| SHORT EXERCISE |
Write each line exactly, from the line that holds "Is the green leaves" through the final line of the material, and no other line.

[Start DATA FOR THIS EXERCISE]

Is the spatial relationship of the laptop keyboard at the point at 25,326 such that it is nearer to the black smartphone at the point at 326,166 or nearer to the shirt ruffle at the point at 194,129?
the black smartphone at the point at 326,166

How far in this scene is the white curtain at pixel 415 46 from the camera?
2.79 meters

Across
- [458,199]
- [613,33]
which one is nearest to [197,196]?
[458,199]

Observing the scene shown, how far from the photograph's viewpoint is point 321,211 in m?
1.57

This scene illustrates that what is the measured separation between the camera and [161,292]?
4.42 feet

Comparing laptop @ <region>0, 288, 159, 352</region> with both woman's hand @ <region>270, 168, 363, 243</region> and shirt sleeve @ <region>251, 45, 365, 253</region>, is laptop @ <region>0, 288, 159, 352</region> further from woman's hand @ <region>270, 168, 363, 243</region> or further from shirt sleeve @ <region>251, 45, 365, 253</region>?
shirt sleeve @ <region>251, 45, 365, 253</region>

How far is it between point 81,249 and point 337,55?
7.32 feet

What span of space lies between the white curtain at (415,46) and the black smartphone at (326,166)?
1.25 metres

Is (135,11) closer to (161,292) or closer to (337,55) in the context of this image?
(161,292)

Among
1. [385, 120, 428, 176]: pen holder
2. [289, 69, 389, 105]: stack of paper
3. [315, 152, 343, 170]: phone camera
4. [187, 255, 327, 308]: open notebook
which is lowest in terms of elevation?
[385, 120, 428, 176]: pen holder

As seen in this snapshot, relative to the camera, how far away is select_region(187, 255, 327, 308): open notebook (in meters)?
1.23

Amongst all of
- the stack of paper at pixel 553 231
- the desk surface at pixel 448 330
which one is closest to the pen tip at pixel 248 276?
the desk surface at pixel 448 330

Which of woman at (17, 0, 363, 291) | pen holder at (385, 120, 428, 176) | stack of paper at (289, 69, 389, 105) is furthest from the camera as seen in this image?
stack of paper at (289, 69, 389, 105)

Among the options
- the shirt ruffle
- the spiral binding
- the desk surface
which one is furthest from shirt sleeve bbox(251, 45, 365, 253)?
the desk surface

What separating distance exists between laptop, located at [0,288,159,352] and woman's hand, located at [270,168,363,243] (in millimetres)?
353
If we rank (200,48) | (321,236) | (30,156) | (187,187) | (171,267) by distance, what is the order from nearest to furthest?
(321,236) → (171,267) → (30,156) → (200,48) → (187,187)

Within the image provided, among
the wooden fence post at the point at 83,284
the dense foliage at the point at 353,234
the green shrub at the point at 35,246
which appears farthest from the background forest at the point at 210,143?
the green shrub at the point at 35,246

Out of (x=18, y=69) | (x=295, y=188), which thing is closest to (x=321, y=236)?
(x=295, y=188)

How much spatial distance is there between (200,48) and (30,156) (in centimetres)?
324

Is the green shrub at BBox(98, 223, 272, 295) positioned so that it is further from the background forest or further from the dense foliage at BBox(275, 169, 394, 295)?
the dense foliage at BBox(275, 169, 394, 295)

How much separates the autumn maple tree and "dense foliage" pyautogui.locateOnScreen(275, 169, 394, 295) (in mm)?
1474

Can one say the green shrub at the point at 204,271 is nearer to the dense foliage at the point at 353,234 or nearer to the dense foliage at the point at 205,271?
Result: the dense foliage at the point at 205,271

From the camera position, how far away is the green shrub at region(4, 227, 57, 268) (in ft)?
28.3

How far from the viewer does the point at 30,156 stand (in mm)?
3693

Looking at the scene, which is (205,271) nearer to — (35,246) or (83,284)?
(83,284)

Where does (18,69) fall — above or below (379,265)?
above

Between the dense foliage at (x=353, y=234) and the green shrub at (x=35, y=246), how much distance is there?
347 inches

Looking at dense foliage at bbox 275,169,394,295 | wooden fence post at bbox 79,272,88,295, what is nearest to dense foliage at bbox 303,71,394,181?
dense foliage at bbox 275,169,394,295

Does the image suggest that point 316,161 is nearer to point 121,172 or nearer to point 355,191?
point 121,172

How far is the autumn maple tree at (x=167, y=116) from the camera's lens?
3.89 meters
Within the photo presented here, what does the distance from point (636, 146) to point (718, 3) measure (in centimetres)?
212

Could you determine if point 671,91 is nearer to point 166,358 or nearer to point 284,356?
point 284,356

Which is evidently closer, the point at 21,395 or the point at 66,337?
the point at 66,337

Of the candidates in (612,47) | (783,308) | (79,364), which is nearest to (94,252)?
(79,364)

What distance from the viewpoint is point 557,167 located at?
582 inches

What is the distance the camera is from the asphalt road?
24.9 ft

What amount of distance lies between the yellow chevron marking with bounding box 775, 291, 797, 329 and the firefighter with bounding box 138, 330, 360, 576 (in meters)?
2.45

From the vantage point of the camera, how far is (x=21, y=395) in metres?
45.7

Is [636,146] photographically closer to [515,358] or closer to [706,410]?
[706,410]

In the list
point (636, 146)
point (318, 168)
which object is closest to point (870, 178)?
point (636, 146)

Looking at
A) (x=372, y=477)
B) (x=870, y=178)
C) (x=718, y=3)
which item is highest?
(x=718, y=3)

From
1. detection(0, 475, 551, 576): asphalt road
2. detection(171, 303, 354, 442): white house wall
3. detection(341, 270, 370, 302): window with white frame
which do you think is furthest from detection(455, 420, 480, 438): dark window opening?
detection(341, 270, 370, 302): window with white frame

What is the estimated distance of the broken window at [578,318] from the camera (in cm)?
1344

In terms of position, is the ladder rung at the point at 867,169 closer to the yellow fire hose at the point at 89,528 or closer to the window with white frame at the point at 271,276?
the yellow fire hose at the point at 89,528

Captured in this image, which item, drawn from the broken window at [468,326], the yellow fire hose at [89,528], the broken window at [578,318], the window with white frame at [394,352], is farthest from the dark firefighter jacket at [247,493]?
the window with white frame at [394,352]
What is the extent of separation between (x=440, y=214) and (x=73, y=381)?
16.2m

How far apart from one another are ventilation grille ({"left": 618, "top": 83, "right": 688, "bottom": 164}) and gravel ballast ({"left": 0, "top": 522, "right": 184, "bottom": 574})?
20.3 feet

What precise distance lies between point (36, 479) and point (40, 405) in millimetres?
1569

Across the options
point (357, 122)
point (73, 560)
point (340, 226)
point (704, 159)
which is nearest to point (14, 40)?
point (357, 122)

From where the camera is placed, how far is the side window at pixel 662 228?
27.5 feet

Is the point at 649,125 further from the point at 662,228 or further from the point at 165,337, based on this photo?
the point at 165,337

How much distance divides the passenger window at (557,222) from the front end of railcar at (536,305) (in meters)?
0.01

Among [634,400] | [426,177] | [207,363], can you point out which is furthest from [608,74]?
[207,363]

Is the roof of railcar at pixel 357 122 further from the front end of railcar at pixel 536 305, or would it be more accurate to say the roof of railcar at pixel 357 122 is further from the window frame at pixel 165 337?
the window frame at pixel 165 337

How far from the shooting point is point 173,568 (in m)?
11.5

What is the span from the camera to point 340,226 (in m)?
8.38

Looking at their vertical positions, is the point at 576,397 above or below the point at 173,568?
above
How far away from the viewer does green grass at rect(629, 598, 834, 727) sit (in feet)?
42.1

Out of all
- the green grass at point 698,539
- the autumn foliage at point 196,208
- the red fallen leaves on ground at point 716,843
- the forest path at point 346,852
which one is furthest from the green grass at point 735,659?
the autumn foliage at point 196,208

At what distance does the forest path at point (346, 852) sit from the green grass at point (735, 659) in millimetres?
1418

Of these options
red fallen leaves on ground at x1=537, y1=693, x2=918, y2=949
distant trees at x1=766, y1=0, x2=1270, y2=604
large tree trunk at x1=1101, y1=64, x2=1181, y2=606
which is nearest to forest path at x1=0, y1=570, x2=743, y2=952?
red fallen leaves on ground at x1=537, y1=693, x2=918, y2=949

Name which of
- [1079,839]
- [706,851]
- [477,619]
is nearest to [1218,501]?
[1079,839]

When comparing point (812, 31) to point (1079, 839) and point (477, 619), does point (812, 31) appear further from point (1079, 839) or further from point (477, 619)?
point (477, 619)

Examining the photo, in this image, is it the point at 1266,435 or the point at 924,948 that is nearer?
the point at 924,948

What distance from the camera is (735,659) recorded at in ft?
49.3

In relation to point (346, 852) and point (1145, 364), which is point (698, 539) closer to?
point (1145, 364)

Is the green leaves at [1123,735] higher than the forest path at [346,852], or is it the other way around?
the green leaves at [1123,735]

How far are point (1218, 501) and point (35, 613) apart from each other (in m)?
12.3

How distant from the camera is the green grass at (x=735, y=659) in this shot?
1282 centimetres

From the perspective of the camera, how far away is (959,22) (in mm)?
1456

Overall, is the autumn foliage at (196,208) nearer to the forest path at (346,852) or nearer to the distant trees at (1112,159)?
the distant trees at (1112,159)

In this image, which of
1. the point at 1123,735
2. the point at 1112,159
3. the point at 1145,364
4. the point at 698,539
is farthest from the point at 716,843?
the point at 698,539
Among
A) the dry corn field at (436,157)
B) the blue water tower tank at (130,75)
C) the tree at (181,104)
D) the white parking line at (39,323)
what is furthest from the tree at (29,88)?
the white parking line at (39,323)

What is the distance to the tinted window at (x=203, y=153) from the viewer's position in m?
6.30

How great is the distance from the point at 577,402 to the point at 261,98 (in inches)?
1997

[End DATA FOR THIS EXERCISE]

| EXPECTED ANSWER |
Is the green leaves at [1123,735] higher than the forest path at [346,852], or is it the other way around?
the green leaves at [1123,735]

How far are point (1218, 501) and point (35, 613) apart from each other (in m)?
12.3

How distant from the camera is the green grass at (x=735, y=659) in this shot?
1282 centimetres

From the perspective of the camera, how far away is (959,22) (in mm)?
1456

Overall, is the autumn foliage at (196,208) nearer to the forest path at (346,852) or nearer to the distant trees at (1112,159)?
the distant trees at (1112,159)

In this image, which of
1. the point at 1123,735
2. the point at 1112,159
3. the point at 1145,364
4. the point at 698,539
is farthest from the point at 716,843?
the point at 698,539
Among
A) the dry corn field at (436,157)
B) the blue water tower tank at (130,75)
C) the tree at (181,104)
D) the white parking line at (39,323)
what is furthest from the tree at (29,88)?
the white parking line at (39,323)

What is the distance to the tinted window at (x=203, y=153) from the viewer's position in m?
6.30

How great is the distance from the point at 577,402 to the point at 261,98 (in inches)?
1997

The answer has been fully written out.